Ever-aware and evolving, this is one extraordinary woman who isn’t just out to change her world, she’s out to change the world – and for those who need it the most.
It would come as no surprise when the likes of Vogue magazine and other prestigious titles in the fashion world sat up and noticed this enigmatic, stylish figure. She became a Vogue contributor in 2018, and that same year appeared on the cover for The Business of Fashion alongside Kim Kardashian with an interview as part of The Age of Influence series.
Back in May, she became the first little person to ever attend the Met Gala and in a divine, custom made black velvet Gucci gown at that. Towards the end of the summer, she had another first; working with the National Museum of Scotland, Sinéad helped create the first little-person mannequins, which were cast from her body and featured in the Body Beautiful: Diversity on the Catwalk exhibition.

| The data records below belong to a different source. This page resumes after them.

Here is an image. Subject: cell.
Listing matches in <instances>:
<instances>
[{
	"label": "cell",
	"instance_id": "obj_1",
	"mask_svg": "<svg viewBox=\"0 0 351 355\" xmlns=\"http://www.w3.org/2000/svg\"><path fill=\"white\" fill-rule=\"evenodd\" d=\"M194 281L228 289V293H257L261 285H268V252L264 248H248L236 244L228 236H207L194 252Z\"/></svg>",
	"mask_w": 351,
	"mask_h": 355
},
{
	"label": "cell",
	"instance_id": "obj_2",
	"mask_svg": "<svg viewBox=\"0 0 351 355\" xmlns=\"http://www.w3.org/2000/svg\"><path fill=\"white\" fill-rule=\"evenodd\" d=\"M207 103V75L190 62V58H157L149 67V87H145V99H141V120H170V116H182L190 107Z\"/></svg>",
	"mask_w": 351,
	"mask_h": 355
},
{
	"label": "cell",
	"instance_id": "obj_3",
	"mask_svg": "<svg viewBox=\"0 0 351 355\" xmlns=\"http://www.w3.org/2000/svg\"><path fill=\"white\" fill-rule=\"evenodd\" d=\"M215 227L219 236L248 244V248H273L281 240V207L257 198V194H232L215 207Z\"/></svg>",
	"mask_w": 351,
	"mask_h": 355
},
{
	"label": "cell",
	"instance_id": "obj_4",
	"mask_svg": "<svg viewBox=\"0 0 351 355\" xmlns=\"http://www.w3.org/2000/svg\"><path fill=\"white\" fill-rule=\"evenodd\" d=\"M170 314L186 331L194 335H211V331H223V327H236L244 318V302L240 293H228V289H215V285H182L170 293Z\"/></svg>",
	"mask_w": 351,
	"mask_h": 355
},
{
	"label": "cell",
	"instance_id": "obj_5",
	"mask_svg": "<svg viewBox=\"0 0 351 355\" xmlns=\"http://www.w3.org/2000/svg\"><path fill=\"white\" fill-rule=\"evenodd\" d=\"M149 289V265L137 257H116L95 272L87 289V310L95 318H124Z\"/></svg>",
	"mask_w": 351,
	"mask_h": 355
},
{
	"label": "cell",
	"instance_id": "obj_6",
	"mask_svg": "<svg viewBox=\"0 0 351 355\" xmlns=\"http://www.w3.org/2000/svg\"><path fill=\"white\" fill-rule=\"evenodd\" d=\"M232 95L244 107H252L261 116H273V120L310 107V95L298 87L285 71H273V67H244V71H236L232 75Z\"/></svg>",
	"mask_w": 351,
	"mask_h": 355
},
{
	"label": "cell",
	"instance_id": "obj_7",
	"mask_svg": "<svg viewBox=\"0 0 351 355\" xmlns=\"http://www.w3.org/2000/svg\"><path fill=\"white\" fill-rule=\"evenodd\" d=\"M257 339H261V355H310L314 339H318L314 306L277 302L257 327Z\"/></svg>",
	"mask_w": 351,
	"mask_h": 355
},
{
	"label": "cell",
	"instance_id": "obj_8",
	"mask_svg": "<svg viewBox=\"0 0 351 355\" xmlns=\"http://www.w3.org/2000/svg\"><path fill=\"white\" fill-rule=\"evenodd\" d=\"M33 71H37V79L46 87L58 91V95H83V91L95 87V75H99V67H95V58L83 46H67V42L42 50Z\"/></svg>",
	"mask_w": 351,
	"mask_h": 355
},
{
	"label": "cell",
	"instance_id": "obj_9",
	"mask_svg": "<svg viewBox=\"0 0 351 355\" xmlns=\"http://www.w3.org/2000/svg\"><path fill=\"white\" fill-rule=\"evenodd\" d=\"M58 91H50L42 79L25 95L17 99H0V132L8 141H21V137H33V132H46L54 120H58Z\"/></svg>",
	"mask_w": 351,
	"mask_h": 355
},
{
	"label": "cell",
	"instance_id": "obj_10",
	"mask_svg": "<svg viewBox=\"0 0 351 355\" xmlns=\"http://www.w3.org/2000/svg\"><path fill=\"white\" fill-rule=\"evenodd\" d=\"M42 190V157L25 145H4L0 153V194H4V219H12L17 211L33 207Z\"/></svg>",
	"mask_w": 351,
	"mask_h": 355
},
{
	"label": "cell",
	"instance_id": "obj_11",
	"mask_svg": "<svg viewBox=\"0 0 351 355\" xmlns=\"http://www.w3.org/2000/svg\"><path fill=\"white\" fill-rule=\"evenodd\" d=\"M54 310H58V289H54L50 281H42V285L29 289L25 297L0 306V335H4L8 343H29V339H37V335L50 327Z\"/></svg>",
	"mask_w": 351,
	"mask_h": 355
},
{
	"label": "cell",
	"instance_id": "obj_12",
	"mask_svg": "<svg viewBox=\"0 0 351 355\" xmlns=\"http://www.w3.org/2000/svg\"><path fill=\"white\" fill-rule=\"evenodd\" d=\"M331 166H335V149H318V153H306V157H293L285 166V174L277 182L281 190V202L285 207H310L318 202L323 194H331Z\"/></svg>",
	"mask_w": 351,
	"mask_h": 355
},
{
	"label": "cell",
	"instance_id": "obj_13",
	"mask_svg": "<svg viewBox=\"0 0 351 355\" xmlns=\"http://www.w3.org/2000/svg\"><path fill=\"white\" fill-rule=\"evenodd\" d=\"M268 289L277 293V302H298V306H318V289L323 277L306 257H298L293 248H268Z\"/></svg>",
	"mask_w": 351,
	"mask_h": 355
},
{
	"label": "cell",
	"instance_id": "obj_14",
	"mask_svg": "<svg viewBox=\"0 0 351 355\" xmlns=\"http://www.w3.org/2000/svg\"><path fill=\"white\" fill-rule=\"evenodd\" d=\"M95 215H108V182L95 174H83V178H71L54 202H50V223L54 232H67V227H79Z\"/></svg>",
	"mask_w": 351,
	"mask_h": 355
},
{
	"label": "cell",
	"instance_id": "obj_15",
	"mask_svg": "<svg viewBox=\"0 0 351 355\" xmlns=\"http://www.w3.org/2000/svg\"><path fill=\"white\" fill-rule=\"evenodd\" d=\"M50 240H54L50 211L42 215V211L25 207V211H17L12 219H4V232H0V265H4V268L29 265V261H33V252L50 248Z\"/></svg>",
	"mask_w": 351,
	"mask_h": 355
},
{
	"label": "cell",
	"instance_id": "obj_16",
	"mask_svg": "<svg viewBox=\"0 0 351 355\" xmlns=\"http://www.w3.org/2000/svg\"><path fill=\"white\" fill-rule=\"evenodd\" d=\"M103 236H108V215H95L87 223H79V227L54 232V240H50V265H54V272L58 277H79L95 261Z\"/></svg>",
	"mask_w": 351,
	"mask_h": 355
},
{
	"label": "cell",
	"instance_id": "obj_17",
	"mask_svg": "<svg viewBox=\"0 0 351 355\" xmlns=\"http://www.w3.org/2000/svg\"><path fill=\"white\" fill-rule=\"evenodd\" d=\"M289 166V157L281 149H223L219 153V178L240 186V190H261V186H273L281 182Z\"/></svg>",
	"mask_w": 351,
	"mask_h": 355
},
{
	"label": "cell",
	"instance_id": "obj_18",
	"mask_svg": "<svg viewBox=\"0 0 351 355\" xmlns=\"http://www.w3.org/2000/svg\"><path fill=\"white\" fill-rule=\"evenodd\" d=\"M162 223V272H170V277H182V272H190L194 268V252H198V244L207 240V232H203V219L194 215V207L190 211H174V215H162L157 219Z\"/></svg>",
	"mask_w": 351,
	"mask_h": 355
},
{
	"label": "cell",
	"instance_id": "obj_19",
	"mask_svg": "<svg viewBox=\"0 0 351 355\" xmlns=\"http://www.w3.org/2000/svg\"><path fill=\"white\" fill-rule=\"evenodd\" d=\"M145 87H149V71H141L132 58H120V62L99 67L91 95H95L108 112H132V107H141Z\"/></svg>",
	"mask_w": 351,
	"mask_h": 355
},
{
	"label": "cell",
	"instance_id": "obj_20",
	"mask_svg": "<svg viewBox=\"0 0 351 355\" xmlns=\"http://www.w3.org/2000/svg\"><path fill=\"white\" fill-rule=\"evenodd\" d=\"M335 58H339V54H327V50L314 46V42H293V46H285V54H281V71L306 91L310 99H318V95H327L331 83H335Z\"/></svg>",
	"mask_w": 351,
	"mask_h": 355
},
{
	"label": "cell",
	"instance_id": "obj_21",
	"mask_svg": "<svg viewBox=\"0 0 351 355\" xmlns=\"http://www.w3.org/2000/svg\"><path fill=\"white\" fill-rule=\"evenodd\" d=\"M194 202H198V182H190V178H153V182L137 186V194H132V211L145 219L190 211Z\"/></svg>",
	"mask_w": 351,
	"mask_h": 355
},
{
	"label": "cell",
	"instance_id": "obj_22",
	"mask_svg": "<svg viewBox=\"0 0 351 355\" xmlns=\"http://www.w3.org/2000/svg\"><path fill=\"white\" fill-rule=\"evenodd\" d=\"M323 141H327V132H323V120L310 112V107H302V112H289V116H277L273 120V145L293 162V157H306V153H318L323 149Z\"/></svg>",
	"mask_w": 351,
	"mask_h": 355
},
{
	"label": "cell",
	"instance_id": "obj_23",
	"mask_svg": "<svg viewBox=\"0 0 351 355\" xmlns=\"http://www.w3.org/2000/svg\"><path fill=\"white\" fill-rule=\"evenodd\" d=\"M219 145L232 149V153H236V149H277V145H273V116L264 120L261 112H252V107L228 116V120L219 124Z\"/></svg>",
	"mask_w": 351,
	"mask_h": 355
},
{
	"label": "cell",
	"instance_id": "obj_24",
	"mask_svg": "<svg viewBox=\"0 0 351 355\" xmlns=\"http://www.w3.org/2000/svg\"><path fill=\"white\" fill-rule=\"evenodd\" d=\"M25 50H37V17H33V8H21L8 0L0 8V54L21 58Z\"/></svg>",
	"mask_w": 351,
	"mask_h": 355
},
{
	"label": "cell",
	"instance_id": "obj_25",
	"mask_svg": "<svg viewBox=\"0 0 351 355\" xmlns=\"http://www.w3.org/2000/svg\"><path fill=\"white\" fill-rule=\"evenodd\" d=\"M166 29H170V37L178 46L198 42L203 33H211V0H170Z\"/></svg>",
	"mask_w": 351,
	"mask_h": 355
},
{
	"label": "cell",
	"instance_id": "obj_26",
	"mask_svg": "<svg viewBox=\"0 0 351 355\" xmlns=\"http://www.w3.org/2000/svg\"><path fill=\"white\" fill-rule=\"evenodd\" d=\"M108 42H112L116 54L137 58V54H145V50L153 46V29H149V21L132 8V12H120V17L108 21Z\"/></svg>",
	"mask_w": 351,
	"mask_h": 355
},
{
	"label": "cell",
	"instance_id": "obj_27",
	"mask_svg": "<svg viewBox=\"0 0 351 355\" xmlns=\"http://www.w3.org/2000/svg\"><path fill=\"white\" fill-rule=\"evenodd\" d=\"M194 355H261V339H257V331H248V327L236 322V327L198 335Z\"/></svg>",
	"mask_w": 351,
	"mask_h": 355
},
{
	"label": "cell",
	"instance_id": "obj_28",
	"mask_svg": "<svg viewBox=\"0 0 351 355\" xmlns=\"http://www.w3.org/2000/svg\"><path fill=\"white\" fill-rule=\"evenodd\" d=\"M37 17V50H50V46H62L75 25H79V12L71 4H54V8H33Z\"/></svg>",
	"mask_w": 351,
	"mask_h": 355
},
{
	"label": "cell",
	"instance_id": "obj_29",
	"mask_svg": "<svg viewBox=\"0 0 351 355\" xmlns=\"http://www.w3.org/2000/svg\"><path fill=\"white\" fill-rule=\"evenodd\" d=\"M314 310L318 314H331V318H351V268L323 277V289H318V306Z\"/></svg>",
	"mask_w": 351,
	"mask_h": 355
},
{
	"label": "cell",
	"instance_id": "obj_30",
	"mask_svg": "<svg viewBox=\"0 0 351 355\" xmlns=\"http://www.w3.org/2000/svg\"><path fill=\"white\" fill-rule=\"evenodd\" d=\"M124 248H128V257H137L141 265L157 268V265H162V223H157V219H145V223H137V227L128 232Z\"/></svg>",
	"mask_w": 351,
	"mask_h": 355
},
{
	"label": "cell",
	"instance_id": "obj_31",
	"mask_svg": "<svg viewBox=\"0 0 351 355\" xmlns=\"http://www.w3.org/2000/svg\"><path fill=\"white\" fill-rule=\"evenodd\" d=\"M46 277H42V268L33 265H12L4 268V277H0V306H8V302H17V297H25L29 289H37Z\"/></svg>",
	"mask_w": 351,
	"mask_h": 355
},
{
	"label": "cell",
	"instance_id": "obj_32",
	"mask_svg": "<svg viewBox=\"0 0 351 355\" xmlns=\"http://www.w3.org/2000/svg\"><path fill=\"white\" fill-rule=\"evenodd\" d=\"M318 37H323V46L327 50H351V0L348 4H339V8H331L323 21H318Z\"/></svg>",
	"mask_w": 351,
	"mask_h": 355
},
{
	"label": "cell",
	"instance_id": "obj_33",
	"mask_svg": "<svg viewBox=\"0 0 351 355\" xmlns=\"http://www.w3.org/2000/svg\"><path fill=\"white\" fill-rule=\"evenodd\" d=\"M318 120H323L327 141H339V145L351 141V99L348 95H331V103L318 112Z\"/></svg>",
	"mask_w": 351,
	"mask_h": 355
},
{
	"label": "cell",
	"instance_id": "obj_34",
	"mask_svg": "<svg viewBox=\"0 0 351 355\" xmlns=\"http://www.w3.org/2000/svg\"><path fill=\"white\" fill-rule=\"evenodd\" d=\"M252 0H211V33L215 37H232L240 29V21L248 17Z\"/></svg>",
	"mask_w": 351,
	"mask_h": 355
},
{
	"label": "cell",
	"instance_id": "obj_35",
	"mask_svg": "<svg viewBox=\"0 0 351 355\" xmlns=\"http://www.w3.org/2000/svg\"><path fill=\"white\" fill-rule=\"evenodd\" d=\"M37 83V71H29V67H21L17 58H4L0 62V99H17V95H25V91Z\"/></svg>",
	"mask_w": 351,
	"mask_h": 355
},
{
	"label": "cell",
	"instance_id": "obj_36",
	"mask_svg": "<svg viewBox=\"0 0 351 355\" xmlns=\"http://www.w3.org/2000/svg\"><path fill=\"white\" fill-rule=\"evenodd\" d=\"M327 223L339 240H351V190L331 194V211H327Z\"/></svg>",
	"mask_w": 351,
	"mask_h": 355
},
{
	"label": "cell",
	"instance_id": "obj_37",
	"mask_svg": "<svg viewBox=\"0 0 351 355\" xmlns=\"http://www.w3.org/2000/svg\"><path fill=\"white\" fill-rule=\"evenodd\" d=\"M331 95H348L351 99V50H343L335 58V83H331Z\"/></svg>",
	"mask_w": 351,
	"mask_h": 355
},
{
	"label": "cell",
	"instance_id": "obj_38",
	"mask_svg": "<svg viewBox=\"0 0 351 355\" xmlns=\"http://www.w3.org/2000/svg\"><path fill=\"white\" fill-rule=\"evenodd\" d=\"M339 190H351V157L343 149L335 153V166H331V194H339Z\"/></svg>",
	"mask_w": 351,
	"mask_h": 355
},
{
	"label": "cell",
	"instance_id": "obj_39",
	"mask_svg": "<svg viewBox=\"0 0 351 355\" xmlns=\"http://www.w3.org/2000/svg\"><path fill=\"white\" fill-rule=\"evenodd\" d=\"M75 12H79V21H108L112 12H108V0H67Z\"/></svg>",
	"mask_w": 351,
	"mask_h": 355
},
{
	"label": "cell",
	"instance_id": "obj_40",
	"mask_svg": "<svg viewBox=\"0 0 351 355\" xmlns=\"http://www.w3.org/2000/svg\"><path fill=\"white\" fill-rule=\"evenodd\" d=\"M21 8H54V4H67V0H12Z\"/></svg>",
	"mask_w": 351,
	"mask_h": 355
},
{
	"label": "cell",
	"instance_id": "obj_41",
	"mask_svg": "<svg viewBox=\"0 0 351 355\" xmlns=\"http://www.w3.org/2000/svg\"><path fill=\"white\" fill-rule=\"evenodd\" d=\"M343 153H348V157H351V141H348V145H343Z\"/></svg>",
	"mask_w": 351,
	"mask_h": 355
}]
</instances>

Most recently she appeared on the groundbreaking cover of the September issue of British Vogue, guest-edited by the Duchess of Sussex, Meghan Markle. She is currently undertaking a PhD in Trinity College, Dublin on human rights education that explores the voice of the child in school and also recently launched her first podcast, As Me with Sinéad, which saw her “meet extraordinary people to talk honestly about what it’s like to live in their bodies.”
“I was born in 1990, the year Mary Robinson became the first female President of Ireland,” she said as she collected her Women of the Year award.
In her acceptance speech, she said that she was elected by the women of Ireland who didn’t just rock the cradle, they rocked the system. As we, the women of Ireland, continue to build a new system we must not reinforce the cycles of oppression and exclusion that has characterised our past and present.